La vuelta del Viejo Vizcacha
Es difícil saber a la distancia si los finlandeses encuentran en las noticias diarias ecos del Kalevala (la épica de su nación, compilada en el siglo XIX por Elias Lönrott) o los franceses de La chanson de Roland, con la frescura con que en la Argentina brota por todos lados el espíritu del Martín Fierro. ¿Somos hablados por nuestro poema nacional, porque lo incorporamos sin necesidad de haberlo leído, o José Hernández captó temprano que algo se seguiría reproduciendo en la psicología vernácula con la convicción determinista de que las primeras mañas resultan difíciles de alterar?
En todo caso, alrededor de las admoniciones protectoras del intendente Mario Ishii y un sinfín de gestos y declaraciones políticas argentinas parece orbitar algo del temperamento y las astucias que ya figuraban, con algo más de honra y rebeldía, en los octosílabos que cuentan las hazañas y no tanto de nuestro gaucho prototípico.

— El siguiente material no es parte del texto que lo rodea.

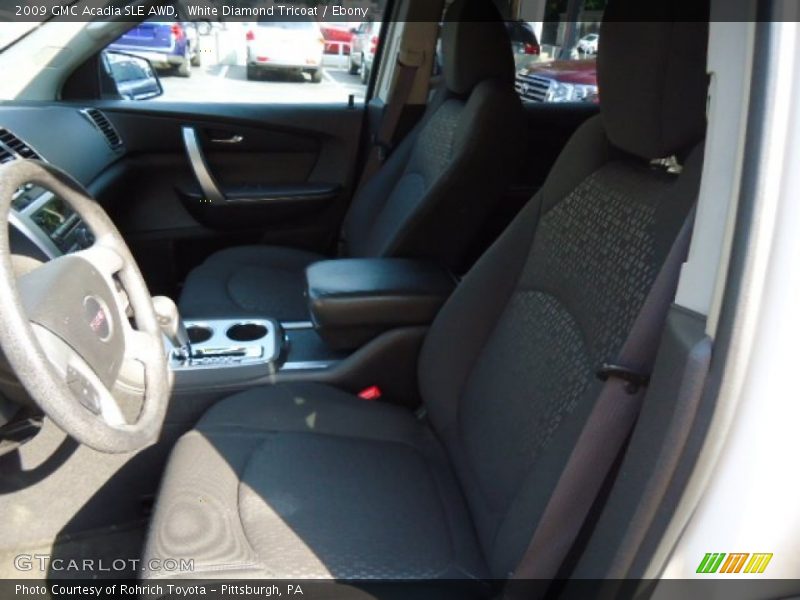 White Diamond Tricoat / Ebony 2009 GMC Acadia SLE AWD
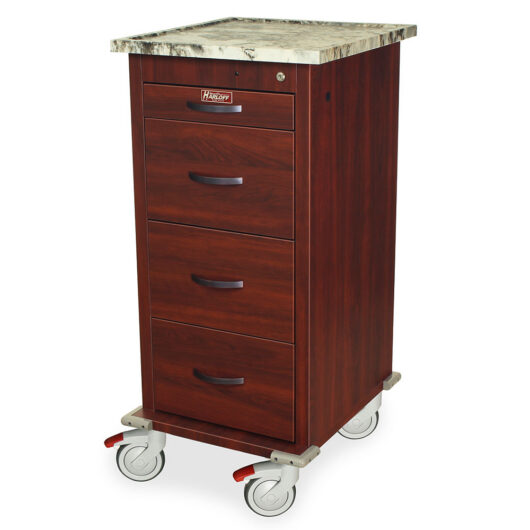 WV240PC-CM Wood Blend Punch Card Medication Cart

Martín Fierro (1872) -y su continuación La vuelta de Martín Fierro (1879)- ya eran conocidos a comienzos de siglo, pero necesitó de la aparatosa entronización de Leopoldo Lugones para que se lo tuviera por nuestra Ilíada y Divina Comedia. Fue en sus famosas conferencias en el Teatro Odeón, en 1913, que terminarían publicadas como El Payador. Ahí Lugones propone al gaucho como héroe y civilizador de la Pampa, y lo inviste de raras cualidades grecolatinas. "Producir un poema épico es, para todo pueblo, certificado eminente de aptitud vital -decía de entrada Lugones-; porque dicha creación expresa la vida heroica de su raza". Raras palabras de una Argentina que buscaba de manera desesperada un mito fundacional. Porque -como señaló Borges en algún lado- resulta por lo menos curioso elegir como modelo a un desertor, por mucho que con su huida a territorio indio haya funcionado como adelantado en la conquista de un desierto que no estaba desierto.

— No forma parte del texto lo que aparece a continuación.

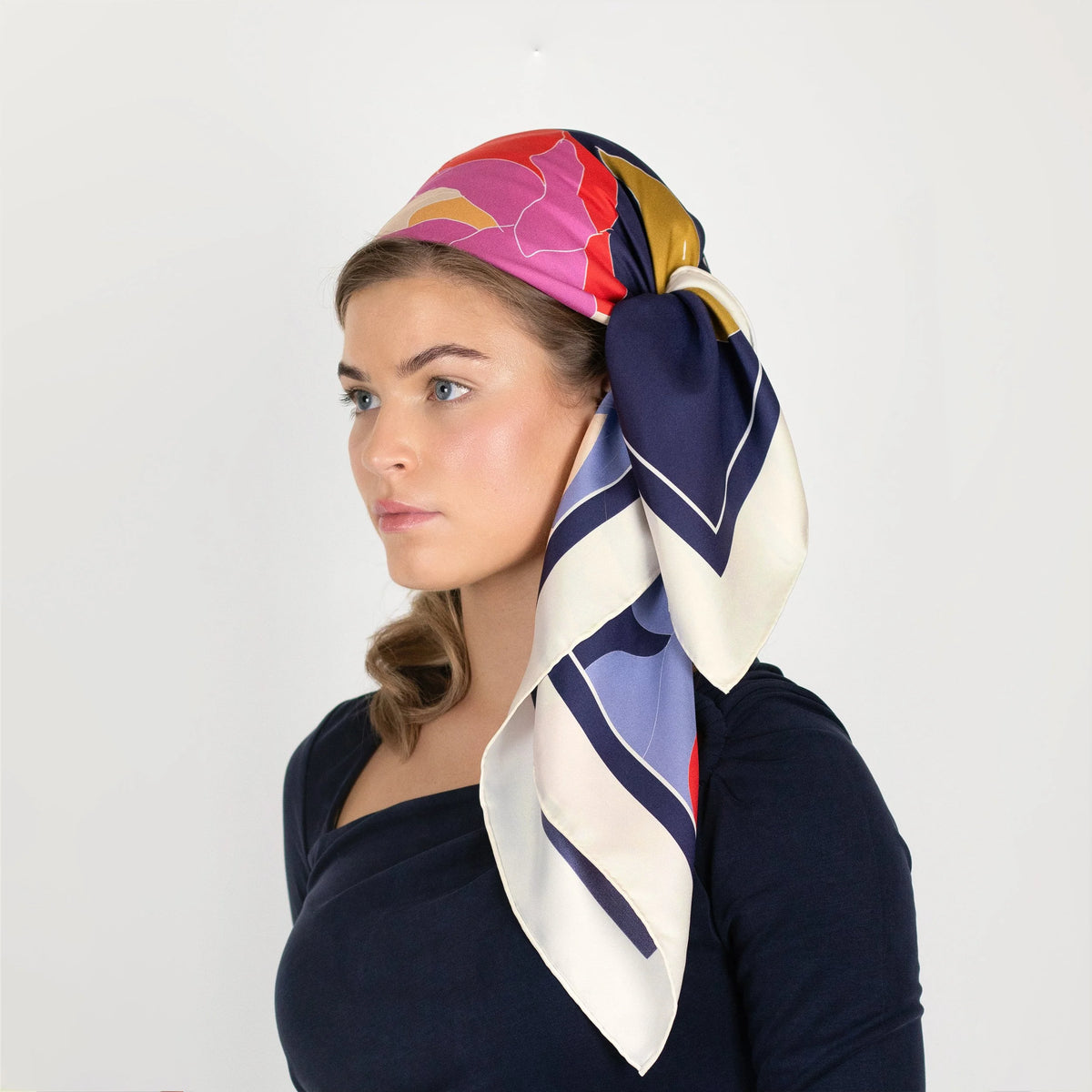 Koko Monde Emanant Watercress Silk Scarf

Como fuera, el libro de Hernández no es solo Martín Fierro, ni su retobo, ni su persecución tal vez injusta. Ahí está el valiente Cruz, y, en la segunda parte, una figura que se agiganta con los años: el viejo Vizcacha. Las consejos que el personaje le da al Hijo Segundo de Fierro, del que fue nombrado tutor, pasaron al refranero popular y, a veces, a la justificación de cualquier transgresión en no importa qué orden de la vida, ya sea público o privado.
Basta recordar algunas de las máximas que le recitaba al vástago de Fierro aquel viejo que "dejaba ver por la facha/ que era medio cimarrón;/ muy renegao, muy ladrón". Decía: "El primer cuidao del hombre/ es defender el pellejo;/llevate de mi consejo,/fijáte bien de qué hablo; el diablo sabe por diablo,/pero más sabe por viejo." O, famosamente: "Hacete amigo del juez;/no le des de qué quejarse; y cuando quiera enojarse/vos te debés encoger/pues siempre es bueno tener/palenque anda ir a rascarse". O mejor todavía: "Yo voy donde me conviene/ y jamás me descarrío; llevate el ejemplo mío,/y llenarás la barriga;/aprendé de las hormigas: no van a un noque vacío" (el noque es un saco de cuero gaucho). La lista continúa.
Contra el viejo Vizcacha parecería que hay que tener reparos (si algo le faltaba, se decía "que, de arrebatao y malo/mató a su mujer de un palo/porque le dio un mate frío"), pero el cinismo de sus consejos tiene la ventaja de la misantropía, no se disfraza de bien público. En Muerte y transfiguración de Martín Fierro, Ezequiel Martínez Estrada lo tiene por una figura formidable, el único de todo el poema de Hernández que vive según lo que predica. Como el roedor que le da nombre, Vizcacha, ese Schopenhauer de las pampas, cava para enterrarse. "Las salidas que hace -dice Martinez Estrada- son para incautarse de lo ajeno con ardides ya ingenioso, ya ofensivos, ya taimados, pero siempre con cierta idea de que existe un mundo de sanciones, el mundo de la ley". Como personaje literario es maravillosamente leal a su pesimismo malencarado. Los herederos contemporáneos de sus consejos, en cambio, aburguesados, parecen haber descubierto hace tiempo que hay palenques muchos más cómodos donde rascarse.